I'd always wanted to be a sidekick. I need an alpha male to accompany my Scottie Pippen cockiness, my Barney Rubble joie de vivre and my Siegfried love of feeling the soft, warm fur of a white tiger against my naked body. Plus I'd had experience interviewing celebrities. And in person they won't be able to hang up on me.
"I'm looking for someone who will nudge the guest, point to me and ask, 'Isn't Conan something,'" O'Brien told me when I offered myself as a candidate. I told him I was more interested in putting the "kick" back in sidekick, mocking him ruthlessly at every opportunity. He then tried several methods to dissuade me, including telling me the salary was $26,000 a year, demanding I have Samoan heritage and making vague sartorial threats. "You're going to have to do a lot of cross-dressing segments," he said. "Andy looked good in low-cut gowns."
"I have great legs," I assured him.
"I wish you hadn't said that," he replied. "That depressed me for some reason."

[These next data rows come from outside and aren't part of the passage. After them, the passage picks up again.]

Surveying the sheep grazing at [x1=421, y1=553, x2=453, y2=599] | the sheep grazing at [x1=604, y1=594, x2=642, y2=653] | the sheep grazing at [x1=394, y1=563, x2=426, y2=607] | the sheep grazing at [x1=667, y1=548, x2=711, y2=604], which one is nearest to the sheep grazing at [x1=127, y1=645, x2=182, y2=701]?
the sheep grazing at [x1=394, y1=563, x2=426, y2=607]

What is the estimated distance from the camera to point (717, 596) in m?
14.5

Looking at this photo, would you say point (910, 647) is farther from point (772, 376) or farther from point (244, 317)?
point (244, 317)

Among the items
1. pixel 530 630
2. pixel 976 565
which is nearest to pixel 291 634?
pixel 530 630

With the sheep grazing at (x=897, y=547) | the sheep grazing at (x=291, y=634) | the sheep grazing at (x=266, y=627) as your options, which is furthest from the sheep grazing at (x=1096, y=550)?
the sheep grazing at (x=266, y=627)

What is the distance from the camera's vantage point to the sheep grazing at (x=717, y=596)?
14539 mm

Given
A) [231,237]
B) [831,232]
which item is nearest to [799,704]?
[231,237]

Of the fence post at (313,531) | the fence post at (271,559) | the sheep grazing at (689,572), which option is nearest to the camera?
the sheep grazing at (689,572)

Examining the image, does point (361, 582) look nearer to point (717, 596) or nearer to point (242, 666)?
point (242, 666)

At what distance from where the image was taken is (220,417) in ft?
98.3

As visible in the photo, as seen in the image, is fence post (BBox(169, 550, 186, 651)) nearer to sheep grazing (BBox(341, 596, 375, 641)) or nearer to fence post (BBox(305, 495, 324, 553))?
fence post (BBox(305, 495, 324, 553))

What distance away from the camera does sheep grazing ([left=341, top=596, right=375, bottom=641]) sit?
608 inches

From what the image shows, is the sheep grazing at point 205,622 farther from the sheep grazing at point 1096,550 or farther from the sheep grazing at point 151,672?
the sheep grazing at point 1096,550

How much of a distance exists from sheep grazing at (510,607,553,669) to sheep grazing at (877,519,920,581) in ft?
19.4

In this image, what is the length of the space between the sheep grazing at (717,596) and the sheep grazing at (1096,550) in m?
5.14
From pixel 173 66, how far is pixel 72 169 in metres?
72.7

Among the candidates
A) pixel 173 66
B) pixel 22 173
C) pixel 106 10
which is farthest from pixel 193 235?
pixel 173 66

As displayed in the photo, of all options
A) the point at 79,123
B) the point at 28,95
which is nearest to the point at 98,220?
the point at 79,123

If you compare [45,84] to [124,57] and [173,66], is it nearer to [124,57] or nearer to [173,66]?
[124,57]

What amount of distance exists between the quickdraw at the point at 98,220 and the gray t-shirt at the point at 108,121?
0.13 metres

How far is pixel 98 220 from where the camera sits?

I told Conan that this was the kind of banter America loved to hear at 1 a.m. as they slept soundly. It seemed the only thing keeping me from the job was my previous experience on TV. When most people are asked to relate their most embarrassing moment, they inevitably tell some suspicious story about "accidentally" getting naked in public. At least they do in the kinds of magazines I read. But all my most embarrassing moments happened on television. There was the segment for Entertainment Tonight, when the interviewer asked me if Bruce and Demi's divorce would affect their children, and I said, "Only if they are selfish, vindictive parents like mine." We still talk--on holidays.
After that episode, TIME sent me for media training with Joanne Stevens, M.S., who runs Stevens Media Consulting Ltd. Her office had a very Jack Paar-inspired set with a desk in front of a painted New York City backdrop. She gave me advice like not to wear hats "unless you have a clever or serious reason for wearing one" and to avoid the temptation of swivel chairs. She also told me, "You're the man," "Be the man," "Just be the man," and "It makes you the man." After reviewing the tape we had made, where I did fine because I wasn't really on TV, she tried to encourage me by saying I was handsome and had "a sexy mouth." I looked at the video camera on the tripod and told Joanne I had to leave.
I know TV isn't for me. It makes me nervous and self-aware, and it makes me ask myself troubling questions about why I like wearing makeup so much. But that's why I want this sidekick gig. I get all the benefits of having my face on TV every night, sitting next to famous people, without bearing the responsibility of talking. Just as long as it doesn't conflict with foosball.